## TASK DESCRIPTION
Revise every one of the records by replacing "arrange" with "sort", and write them out again with everything else left unchanged.

(Stored data entries)
-*-*-

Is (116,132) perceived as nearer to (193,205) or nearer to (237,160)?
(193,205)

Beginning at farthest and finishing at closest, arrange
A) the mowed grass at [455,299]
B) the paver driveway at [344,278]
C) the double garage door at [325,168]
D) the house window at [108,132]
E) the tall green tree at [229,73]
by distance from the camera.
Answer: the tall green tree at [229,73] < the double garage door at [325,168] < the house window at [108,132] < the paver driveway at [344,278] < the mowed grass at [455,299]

-*-*-

## REPLY
Is (116,132) perceived as nearer to (193,205) or nearer to (237,160)?
(193,205)

Beginning at farthest and finishing at closest, sort
A) the mowed grass at [455,299]
B) the paver driveway at [344,278]
C) the double garage door at [325,168]
D) the house window at [108,132]
E) the tall green tree at [229,73]
by distance from the camera.
Answer: the tall green tree at [229,73] < the double garage door at [325,168] < the house window at [108,132] < the paver driveway at [344,278] < the mowed grass at [455,299]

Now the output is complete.